WHAT ARE SOME OF YOUR UNANSWERED QUESTIONS ABOUT YOUR IDEA?
What we are still struggling with:
1. Defining the exact business model since different locations differ by culture, geography and relative importance of stakeholders.
2. What strategy to adopt in terms of the spread of WaterHubs. For e.g. focusing on one location/country for some years before moving to other locations or simultaneously targeting different countries.
3. What are the costs that aren’t prohibitive for our customers, in terms of establishment of WaterHubs.
4. to focus on developing the designs/technologies for establishing WaterHubs only or also involve ourselves in its operations?
WHY DO YOU THINK THE PROBLEM YOUR IDEA SOLVES FOR HASN'T BEEN SOLVED YET?

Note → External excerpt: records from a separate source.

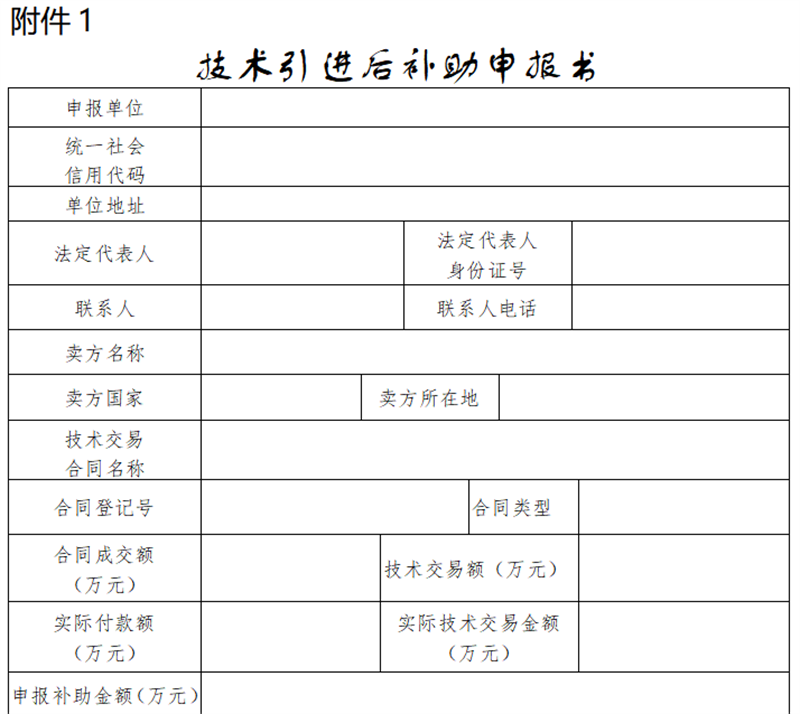 附件 1

技术引进后补助申报书

| 申报单位 | | | |
|---|---|---|---|
| 统一社会信用代码 | | | |
| 单位地址 | | | |
| 法定代表人 | | 法定代表人身份证号 | |
| 联系人 | | 联系人电话 | |
| 卖方名称 | | | |
| 卖方国家 | | 卖方所在地 | |
| 技术交易合同名称 | | | |
| 合同登记号 | | 合同类型 | |
| 合同成交额（万元） | | 技术交易额（万元） | |
| 实际付款额（万元） | | 实际技术交易金额（万元） | |
| 申报补助金额（万元） | | | |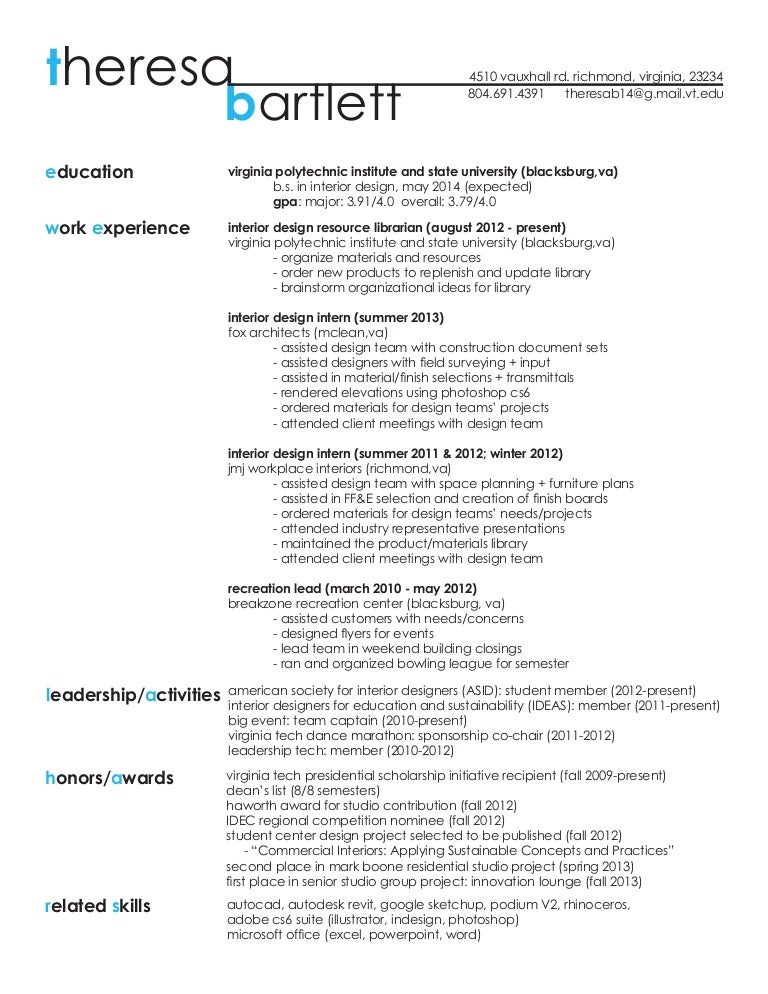 theresa
bartlett

4510 vauxhall rd. richmond, virginia, 23234
804.691.4391 theresab14@g.mail.vt.edu

education

virginia polytechnic institute and state university (blacksburg,va)
b.s. in interior design, may 2014 (expected)
gpa: major: 3.91/4.0 overall: 3.79/4.0

work experience

interior design resource librarian (august 2012 - present)
virginia polytechnic institute and state university (blacksburg,va)
- organize materials and resources
- order new products to replenish and update library
- brainstorm organizational ideas for library

interior design intern (summer 2013)
fox architects (mclean,va)
- assisted design team with construction document sets
- assisted designers with field surveying + input
- assisted in material/finish selections + transmittals
- rendered elevations using photoshop cs6
- ordered materials for design teams' projects
- attended client meetings with design team

interior design intern (summer 2011 & 2012; winter 2012)
jmj workplace interiors (richmond,va)
- assisted design team with space planning + furniture plans
- assisted in FF&E selection and creation of finish boards
- ordered materials for design teams' needs/projects
- attended industry representative presentations
- maintained the product/materials library
- attended client meetings with design team

recreation lead (march 2010 - may 2012)
breakzone recreation center (blacksburg, va)
- assisted customers with needs/concerns
- designed flyers for events
- lead team in weekend building closings
- ran and organized bowling league for semester

leadership/activities

american society for interior designers (ASID): student member (2012-present)
interior designers for education and sustainability (IDEAS): member (2011-present)
big event: team captain (2010-present)
virginia tech dance marathon: sponsorship co-chair (2011-2012)
leadership tech: member (2010-2012)

honors/awards

virginia tech presidential scholarship initiative recipient (fall 2009-present)
dean's list (8/8 semesters)
haworth award for studio contribution (fall 2012)
IDEC regional competition nominee (fall 2012)
student center design project selected to be published (fall 2012)
- "Commercial Interiors: Applying Sustainable Concepts and Practices"
second place in mark boone residential studio project (spring 2013)
first place in senior studio group project: innovation lounge (fall 2013)

related skills

autocad, autodesk revit, google sketchup, podium V2, rhinoceros,
adobe cs6 suite (illustrator, indesign, photoshop)
microsoft office (excel, powerpoint, word)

Over 800 million people still live in urban slums worldwide and are expected to grow. Governments have failed to provide these people with adequate access to resources and infrastructure services. This along with economic and space constraints slum dwellers have to adopt unhealthy means to meet there basic needs. WaterHubs intends to be an alternative infrastructure hub for such slums grappled by space constraints. We want to provide multiple services & resources in community infrastructure blocks. Rather than going the conventional way of building things from scratch by displacing people, WaterHubs can be pre-fabricated and installed at locations of choice.
HOW HAS YOUR IDEA CHANGED BASED ON FEEDBACK FROM YOUR COMMUNITY?
We focused on India for community feedback. In particular we visited slums in the cities of Mumbai and Pune that lie in the western parts of India. All together we visited 4 slums and multiple community toilet blocks. We spoke with the following stakeholders
1. Slum community members
2. Sanitation service providers
3. Municipal authorities.
The methods used to elicit information were:
a. Observatory tours
b. One-on-one interviews
a. Open and general questions
b. Deeper questions
4. Group interviews
We gained a lot in getting feedback from stakeholders and it won’t be possible to pen everything down in this space on our methodology and results. None the less, many of our assumptions were validated and new insights gained that will only help us in making our offerings better and more suited to the actual beneficiaries.
In essence, lots of community and public toilet facilities which are slowly facing the tides of time and water is running out and rather becoming a scarce commodity. It is also expensive to get regular supplies of water as,
1. Water tankers cant get inside all the urban slums.
2. Municipal supplies are intermittent and dependent on rain
3. Space is a general issue faced by community blocks.
We are thus focused on developing a low cost sewage recycling unit that is frugal in terms of space requirements. Apart from that we have come up with design factors that should guide the development and operation of WaterHubs.
Group activity for woman users, being led by the students and one of the ex. Municipal officers Ms. Redkar.
Group activity for male users. They are ranking factors which they accord importance to.
Post-it's with visuals of factors that influence user choices. Users were asked to rank these factors in order of their preference to get an understanding of what they prefer. More detailed interviews were carried out later.
WHAT WOULD YOU ULTIMATELY LIKE TO ACHIEVE WITH THIS IDEA? WHAT IS YOUR NEXT STEP TO GET THERE?
What if urban slums could be served with basic infrastructure services like sanitation, water, energy and social provisions just like in a developed urban area. What if it this could be developed without conventional methods and high investment costs? What if we can put an end to open defecation and ensure basic living standards for all?
These are a few things that we intend to achieve with WaterHubs.